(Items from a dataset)
START

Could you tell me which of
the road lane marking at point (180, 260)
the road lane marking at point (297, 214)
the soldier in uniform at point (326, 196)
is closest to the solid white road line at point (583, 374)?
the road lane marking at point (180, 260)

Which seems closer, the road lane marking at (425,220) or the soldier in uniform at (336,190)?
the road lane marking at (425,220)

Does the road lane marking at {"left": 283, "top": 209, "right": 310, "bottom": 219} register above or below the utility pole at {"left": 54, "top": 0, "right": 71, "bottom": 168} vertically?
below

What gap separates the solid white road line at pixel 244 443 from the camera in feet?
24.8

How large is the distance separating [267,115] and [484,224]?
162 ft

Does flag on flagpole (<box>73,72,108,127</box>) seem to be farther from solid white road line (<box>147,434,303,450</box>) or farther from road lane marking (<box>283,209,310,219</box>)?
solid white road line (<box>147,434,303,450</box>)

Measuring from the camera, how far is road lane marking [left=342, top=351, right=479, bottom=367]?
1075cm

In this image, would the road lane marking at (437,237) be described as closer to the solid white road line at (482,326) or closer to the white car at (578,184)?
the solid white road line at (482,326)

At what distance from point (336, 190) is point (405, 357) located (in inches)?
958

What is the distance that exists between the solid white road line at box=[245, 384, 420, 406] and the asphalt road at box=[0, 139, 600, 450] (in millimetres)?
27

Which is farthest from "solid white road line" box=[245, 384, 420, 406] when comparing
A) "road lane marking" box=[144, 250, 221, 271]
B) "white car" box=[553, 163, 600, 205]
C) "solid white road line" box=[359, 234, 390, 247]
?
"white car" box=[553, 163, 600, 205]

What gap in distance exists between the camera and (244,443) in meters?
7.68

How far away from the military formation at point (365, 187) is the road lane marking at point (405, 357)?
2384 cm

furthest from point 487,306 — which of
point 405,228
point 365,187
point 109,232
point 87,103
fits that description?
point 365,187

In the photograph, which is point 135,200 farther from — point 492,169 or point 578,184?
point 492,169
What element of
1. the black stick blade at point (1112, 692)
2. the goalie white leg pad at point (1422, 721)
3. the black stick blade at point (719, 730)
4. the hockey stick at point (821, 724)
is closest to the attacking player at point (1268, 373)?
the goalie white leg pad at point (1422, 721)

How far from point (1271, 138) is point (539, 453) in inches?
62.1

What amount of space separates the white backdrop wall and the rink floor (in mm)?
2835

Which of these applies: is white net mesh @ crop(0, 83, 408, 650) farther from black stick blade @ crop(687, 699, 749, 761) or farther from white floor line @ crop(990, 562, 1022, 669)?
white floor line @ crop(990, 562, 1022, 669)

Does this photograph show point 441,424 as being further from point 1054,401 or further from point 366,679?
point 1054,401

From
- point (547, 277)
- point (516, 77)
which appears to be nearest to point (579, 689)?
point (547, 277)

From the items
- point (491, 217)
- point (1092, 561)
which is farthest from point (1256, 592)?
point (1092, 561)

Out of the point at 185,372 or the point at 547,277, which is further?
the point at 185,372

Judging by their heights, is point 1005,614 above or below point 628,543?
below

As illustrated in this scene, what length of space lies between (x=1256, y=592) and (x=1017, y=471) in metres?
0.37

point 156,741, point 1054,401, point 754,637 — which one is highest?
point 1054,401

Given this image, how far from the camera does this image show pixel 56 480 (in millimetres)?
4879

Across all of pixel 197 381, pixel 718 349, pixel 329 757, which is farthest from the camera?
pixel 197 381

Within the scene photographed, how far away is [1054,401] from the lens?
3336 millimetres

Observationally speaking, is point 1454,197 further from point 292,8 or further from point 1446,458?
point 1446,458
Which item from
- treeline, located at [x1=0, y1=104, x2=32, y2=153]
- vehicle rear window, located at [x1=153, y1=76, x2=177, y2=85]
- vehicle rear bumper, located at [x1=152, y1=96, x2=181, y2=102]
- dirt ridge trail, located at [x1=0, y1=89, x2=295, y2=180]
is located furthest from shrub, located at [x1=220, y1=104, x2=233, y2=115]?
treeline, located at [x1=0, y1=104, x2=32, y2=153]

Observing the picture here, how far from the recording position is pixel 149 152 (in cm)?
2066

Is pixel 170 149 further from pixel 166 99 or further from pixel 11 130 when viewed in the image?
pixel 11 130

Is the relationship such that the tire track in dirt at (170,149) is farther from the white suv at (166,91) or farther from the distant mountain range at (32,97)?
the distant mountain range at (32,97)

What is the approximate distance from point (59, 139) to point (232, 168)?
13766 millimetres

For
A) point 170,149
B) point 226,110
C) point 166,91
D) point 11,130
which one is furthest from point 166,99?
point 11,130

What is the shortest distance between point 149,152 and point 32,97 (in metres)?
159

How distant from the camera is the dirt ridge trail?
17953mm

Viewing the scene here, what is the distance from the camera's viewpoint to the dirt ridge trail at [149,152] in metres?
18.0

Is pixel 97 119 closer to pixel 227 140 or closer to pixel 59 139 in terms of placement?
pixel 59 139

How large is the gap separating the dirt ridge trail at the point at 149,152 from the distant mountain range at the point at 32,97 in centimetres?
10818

END

The records above must be repeated exactly, every one of them.

EXERCISE ANSWER:
Could you tell me which of
the road lane marking at point (180, 260)
the road lane marking at point (297, 214)
the soldier in uniform at point (326, 196)
is closest to the solid white road line at point (583, 374)?
the road lane marking at point (180, 260)

Which seems closer, the road lane marking at (425,220) or the soldier in uniform at (336,190)?
the road lane marking at (425,220)

Does the road lane marking at {"left": 283, "top": 209, "right": 310, "bottom": 219} register above or below the utility pole at {"left": 54, "top": 0, "right": 71, "bottom": 168} vertically?
below

What gap separates the solid white road line at pixel 244 443 from the camera in feet?
24.8

How large is the distance separating [267,115] and [484,224]?
162 ft

Does flag on flagpole (<box>73,72,108,127</box>) seem to be farther from solid white road line (<box>147,434,303,450</box>) or farther from road lane marking (<box>283,209,310,219</box>)?
solid white road line (<box>147,434,303,450</box>)

Measuring from the camera, how far is road lane marking [left=342, top=351, right=479, bottom=367]?
1075cm

In this image, would the road lane marking at (437,237) be described as closer to the solid white road line at (482,326) or closer to the white car at (578,184)?
the solid white road line at (482,326)

At what distance from point (336, 190) is point (405, 357) located (in inches)?
958

What is the distance that exists between the solid white road line at box=[245, 384, 420, 406] and the asphalt road at box=[0, 139, 600, 450] (in millimetres)?
27

Which is farthest from "solid white road line" box=[245, 384, 420, 406] when comparing
A) "road lane marking" box=[144, 250, 221, 271]
B) "white car" box=[553, 163, 600, 205]
C) "solid white road line" box=[359, 234, 390, 247]
?
"white car" box=[553, 163, 600, 205]

What gap in distance exists between the camera and (244,443) in meters?
7.68

How far away from the military formation at point (365, 187) is the road lane marking at point (405, 357)?
2384 cm

furthest from point 487,306 — which of
point 405,228
point 365,187
point 109,232
point 87,103
fits that description?
point 365,187

In the photograph, which is point 135,200 farther from — point 492,169 or point 578,184?
point 492,169
What element of
1. the black stick blade at point (1112, 692)
2. the goalie white leg pad at point (1422, 721)
3. the black stick blade at point (719, 730)
4. the hockey stick at point (821, 724)
is closest to the attacking player at point (1268, 373)?
the goalie white leg pad at point (1422, 721)

How far from point (1271, 138) is point (539, 453) in inches?
62.1

What amount of space separates the white backdrop wall and the rink floor (in mm)?
2835

Which of these applies: is white net mesh @ crop(0, 83, 408, 650) farther from black stick blade @ crop(687, 699, 749, 761) or farther from white floor line @ crop(990, 562, 1022, 669)?
white floor line @ crop(990, 562, 1022, 669)

Does this photograph show point 441,424 as being further from point 1054,401 or further from point 366,679?
point 1054,401

From
- point (547, 277)
- point (516, 77)
which appears to be nearest to point (579, 689)?
point (547, 277)

From the items
- point (491, 217)
- point (1092, 561)
which is farthest from point (1256, 592)?
point (1092, 561)

Out of the point at 185,372 or the point at 547,277, which is further?
the point at 185,372

Judging by their heights, is point 1005,614 above or below point 628,543?
below

As illustrated in this scene, what length of space lies between (x=1256, y=592) and (x=1017, y=471) in metres?
0.37

point 156,741, point 1054,401, point 754,637 — which one is highest?
point 1054,401

Given this image, how far from the camera does this image show pixel 56 480 (in millimetres)?
4879

Across all of pixel 197 381, pixel 718 349, pixel 329 757, which is farthest from the camera?
pixel 197 381

Within the scene photographed, how far away is [1054,401] from the lens?
3336 millimetres

Observationally speaking, is point 1454,197 further from point 292,8 or further from point 1446,458?
point 1446,458
Which item from
- treeline, located at [x1=0, y1=104, x2=32, y2=153]
- vehicle rear window, located at [x1=153, y1=76, x2=177, y2=85]
- vehicle rear bumper, located at [x1=152, y1=96, x2=181, y2=102]
- dirt ridge trail, located at [x1=0, y1=89, x2=295, y2=180]
is located furthest from shrub, located at [x1=220, y1=104, x2=233, y2=115]?
treeline, located at [x1=0, y1=104, x2=32, y2=153]

Observing the picture here, how far from the recording position is pixel 149 152 (in cm)?
2066

Is pixel 170 149 further from pixel 166 99 or further from pixel 11 130 when viewed in the image?
pixel 11 130

Is the relationship such that the tire track in dirt at (170,149) is farther from the white suv at (166,91) or farther from the distant mountain range at (32,97)?
the distant mountain range at (32,97)

What is the approximate distance from point (59, 139) to point (232, 168)?
13766 millimetres

For
A) point 170,149
B) point 226,110
C) point 166,91
D) point 11,130
which one is furthest from point 166,99?
point 11,130

What is the shortest distance between point 149,152 and point 32,97 (in metres)?
159

How distant from the camera is the dirt ridge trail?
17953mm

Viewing the scene here, what is the distance from the camera's viewpoint to the dirt ridge trail at [149,152] in metres?
18.0

Is pixel 97 119 closer to pixel 227 140 or closer to pixel 59 139 in terms of placement?
pixel 59 139

How large is the gap separating the dirt ridge trail at the point at 149,152 from the distant mountain range at the point at 32,97 in centimetres?
10818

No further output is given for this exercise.